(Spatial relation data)
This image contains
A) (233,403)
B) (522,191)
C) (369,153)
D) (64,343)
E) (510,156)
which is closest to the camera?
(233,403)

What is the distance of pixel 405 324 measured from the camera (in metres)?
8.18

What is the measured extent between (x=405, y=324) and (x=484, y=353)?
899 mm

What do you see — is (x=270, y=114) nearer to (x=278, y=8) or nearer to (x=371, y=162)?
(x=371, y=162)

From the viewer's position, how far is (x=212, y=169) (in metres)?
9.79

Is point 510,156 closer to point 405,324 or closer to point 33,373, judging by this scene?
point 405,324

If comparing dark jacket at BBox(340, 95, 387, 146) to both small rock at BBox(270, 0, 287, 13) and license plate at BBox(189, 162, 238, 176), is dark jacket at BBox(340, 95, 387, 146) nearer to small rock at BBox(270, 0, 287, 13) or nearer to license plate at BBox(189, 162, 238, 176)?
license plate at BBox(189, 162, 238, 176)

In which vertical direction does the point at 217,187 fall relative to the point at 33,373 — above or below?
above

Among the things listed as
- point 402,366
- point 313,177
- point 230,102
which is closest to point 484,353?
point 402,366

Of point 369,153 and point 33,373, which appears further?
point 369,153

* * *

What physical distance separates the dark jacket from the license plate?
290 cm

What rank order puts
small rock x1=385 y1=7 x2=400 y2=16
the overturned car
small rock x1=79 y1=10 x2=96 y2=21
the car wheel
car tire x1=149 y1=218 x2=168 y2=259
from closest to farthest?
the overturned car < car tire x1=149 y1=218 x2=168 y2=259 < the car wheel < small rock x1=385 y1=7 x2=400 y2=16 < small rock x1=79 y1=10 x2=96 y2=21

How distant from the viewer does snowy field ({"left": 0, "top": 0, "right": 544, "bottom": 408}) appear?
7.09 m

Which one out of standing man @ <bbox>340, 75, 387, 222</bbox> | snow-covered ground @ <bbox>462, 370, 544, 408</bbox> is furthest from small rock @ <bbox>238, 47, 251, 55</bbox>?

What is expected: List each line of the material above that contains the word "jacket".

The answer:
If comparing dark jacket at BBox(340, 95, 387, 146) to both small rock at BBox(270, 0, 287, 13) and license plate at BBox(189, 162, 238, 176), is dark jacket at BBox(340, 95, 387, 146) nearer to small rock at BBox(270, 0, 287, 13) or nearer to license plate at BBox(189, 162, 238, 176)?
What physical distance separates the dark jacket from the license plate?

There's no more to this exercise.